I thought again about the week they visited me in Paris and I’d gone to Munich instead. Maybe I would have learned this history, been introduced to Jacques, relived Bright & Dark in some way. But I’d chosen to go to Germany and drink beer because I thought I had all the time in the world to ask my father the important questions. We’d all come to Paris again, right? My father had hinted at some sort of official twenty-fifth anniversary of Bright & Dark sponsored by the French government in 2005. There would be time. I felt no sense of urgency at age twenty to know everything about my parents. “I asked my mother in an email the other day if she had any friends in Paris, and I got nothing back, except the names of her modeling friends. But not Jacques. None of the other people in those photos.”
“And not Peter Beckman?”
“No.”
“Maybe these two were really friends of your father’s, not your mother’s?”
“That could be. Connected to my father through his . . . secret boys’ club. No girls allowed except Joan of Arc. Or maybe the people in those photos were never friends in the first place, only people in the same place at the same time.”
Nate put his hand on my thigh and said with all sincerity, “Later, when it’s appropriate, can you tell me what Mick Jagger’s really like?”
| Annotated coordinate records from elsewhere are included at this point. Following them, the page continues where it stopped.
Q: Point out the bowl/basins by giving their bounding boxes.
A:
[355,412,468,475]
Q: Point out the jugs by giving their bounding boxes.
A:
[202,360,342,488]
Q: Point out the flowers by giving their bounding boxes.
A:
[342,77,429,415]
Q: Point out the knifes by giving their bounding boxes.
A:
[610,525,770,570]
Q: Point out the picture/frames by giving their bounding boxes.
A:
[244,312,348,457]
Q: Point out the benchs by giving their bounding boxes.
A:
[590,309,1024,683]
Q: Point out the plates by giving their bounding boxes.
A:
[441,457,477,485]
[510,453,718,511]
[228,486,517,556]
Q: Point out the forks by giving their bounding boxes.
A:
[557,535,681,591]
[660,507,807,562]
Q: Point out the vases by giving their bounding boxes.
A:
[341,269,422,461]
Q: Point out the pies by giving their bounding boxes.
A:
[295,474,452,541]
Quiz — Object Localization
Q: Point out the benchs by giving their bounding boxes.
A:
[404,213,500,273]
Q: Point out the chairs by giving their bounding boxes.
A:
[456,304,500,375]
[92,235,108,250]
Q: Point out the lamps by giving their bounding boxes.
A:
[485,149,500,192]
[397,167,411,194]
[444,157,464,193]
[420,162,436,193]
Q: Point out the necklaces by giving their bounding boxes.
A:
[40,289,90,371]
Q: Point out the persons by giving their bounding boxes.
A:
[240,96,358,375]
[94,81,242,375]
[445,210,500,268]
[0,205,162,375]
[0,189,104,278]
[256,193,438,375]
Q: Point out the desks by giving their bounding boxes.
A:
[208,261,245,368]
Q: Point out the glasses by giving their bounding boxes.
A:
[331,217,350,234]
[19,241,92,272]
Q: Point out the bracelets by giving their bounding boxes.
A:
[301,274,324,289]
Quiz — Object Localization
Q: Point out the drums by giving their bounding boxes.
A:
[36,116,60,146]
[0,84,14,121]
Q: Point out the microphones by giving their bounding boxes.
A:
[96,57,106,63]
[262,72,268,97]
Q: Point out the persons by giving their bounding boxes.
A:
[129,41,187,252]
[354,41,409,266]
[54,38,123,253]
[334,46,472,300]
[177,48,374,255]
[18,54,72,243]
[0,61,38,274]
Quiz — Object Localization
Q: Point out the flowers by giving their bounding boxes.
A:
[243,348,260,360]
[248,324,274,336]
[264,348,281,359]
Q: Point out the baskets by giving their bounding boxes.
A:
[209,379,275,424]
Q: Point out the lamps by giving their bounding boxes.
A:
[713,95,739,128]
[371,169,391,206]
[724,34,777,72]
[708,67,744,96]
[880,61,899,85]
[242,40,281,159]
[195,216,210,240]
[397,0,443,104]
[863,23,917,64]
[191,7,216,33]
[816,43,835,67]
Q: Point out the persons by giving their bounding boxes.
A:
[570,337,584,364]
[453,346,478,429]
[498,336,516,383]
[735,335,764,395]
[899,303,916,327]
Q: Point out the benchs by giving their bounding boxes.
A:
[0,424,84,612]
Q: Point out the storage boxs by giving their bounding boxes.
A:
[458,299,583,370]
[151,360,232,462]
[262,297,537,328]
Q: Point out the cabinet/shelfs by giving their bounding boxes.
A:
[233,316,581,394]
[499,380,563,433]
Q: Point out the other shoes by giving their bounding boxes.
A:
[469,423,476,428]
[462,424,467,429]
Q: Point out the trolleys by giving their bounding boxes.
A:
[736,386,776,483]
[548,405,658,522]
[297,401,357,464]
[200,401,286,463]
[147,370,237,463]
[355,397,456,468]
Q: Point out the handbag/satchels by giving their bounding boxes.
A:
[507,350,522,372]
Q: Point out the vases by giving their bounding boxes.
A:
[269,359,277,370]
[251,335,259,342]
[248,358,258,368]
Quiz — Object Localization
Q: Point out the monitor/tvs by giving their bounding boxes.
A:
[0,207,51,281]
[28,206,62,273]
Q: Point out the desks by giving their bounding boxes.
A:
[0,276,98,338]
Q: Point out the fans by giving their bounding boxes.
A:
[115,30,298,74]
“Absolutely.” My phone pinged several times. We were back in service. Nate immediately got on his phone to search for Peter Beckman. All I could think about was that photograph in the window. Captured maid, prince, and silent knight. I thought I knew my father’s story, but maybe not. Was he the prince or the silent knight?
“I’m ready.” I ripped open the envelope. This time the notebook page was unexpected. No calculations or dimensions, just a sketch of a woman who looked to be my mother. Or maybe not. The truth was, my father wasn’t very strong at figure drawing. Most of his sketches had a generic quality, like it could have been anyone. In this sketch, the human figure was not accomplished, half-drawn, but the background was complete with a café scene, some buildings, and a street sign that read “Impasse.” It was dated 4 April 1980. I didn’t recall having ever seen this page, but there were thousands of total pages in the notebooks, and I’d done only cursory cataloging. Something like this could have easily slipped by me.
But the date stood out. April 1980, the same month as Joan Bright & Dark. My parents would have been in Paris. I handed the page to Nate.
“Your mother?”
I nodded. “I think so.” Then I reached in and pulled out the now-familiar thick white paper with the handwritten clue. I clicked on my phone’s flashlight to see the words.
When the pure white light should fade
When all that glitter starts to stray
We’re at an impasse, aren’t we girl
Down the alley love unfurls
I’ve seen the last of her lips of gold
I’ll see her again when we are old
Come say goodbye at dawn, sweet maid
Staring down, a thought popped into my head, something Nate had said when we read the first one. Not really a poem, not really a clue. Looking at the black ink on the white paper in full, I could see exactly what they were now: song lyrics.